(www.nixcomics.com) Issue 1 is a
very interesting package made more interesting by the mystery of why the
publisher would think this western comic deserved the multimedia deluxe
treatment. On the one hand, Nix has carved out a niche (a "nixche?")
doing rock n roll horror comics, two semi-marketable genres that they put
together as good as anyone -- the horse opera comix market has been cold since
the Eisenhower administration! Also, while Nix has had some very intriguing
visual craftsmen in their horror anthology, Bob Ray Starker does not come to
mind as the top of their heap. Not to say this looks bad. The linework is kind
of crude and unsophisticated, but it is energetic, and it references
scratchboard art in an intriguing way. The story doesn't share those
shortcomings, as it slyly takes cowboy cliches to a mundanely tragic conclusion
(particularly the one about the gunslinger keeping a promise to a loved one).
Making the package really special is a vinyl 45 soundtrack by Starker that
mixes spaghetti western and detective jazz (sadly no beeps telling you when to
turn the page).
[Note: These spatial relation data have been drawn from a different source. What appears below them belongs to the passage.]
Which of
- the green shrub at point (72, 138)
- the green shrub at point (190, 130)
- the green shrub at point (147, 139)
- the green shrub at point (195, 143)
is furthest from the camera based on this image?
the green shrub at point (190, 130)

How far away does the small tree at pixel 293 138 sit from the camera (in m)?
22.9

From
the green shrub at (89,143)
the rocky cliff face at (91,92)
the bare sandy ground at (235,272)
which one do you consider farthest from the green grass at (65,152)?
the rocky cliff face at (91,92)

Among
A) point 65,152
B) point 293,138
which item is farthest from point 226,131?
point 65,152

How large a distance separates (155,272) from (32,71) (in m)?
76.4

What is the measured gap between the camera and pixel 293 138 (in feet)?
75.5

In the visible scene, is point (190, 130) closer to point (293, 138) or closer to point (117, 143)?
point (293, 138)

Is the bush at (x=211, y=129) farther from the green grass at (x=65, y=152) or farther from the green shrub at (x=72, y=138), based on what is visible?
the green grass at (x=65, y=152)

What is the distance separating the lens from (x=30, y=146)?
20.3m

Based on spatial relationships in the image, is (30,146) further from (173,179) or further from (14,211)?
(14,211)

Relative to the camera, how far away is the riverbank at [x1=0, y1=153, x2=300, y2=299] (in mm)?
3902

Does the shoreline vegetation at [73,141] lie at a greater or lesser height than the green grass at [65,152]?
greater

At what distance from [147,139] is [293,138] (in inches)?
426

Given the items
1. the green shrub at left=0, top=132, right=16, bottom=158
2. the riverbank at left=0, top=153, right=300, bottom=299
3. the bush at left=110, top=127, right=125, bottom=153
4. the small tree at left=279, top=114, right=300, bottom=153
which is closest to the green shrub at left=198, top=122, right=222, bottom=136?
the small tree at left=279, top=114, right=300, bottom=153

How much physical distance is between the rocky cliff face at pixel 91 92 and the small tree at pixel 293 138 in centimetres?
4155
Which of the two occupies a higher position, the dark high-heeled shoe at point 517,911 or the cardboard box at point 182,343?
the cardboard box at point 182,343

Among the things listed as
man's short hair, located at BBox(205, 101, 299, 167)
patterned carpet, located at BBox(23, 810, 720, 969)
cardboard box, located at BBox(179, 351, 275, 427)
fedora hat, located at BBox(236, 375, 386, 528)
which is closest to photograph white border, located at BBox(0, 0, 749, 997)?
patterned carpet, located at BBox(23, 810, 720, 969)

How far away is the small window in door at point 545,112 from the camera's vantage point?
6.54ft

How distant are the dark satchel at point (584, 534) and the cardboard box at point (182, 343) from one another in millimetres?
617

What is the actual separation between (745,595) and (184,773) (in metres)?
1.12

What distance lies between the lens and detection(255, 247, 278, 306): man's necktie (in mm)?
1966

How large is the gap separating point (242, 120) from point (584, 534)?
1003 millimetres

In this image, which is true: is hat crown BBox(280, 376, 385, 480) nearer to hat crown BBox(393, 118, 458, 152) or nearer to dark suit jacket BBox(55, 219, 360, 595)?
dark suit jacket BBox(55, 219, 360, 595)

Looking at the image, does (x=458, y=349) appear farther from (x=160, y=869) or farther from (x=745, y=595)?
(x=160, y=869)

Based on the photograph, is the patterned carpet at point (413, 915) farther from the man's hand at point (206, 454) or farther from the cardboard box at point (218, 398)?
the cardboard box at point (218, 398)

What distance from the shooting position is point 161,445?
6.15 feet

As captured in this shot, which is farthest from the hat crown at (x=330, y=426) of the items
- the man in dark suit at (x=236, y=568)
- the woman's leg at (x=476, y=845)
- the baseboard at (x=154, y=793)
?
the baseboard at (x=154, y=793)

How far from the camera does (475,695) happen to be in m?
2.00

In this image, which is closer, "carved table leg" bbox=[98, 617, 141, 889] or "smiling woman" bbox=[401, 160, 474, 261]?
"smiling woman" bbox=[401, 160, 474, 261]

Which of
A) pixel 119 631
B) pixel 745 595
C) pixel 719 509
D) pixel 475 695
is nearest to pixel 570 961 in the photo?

And taking it over the top is a gold sherrif badge 45 adaptor!
Issue two has less bells and whistles (or records and adaptors to be more
accurate) but is way better comic, a prequel that tells of the hard, morally
ambiguous, and genre cliché challenging lives of the two gunfighters from issue
1. The art is better, the stories are more dramatic, and there’s an infinite percent
more abortion references and f-words than in the entire run of Two-Gun Kid.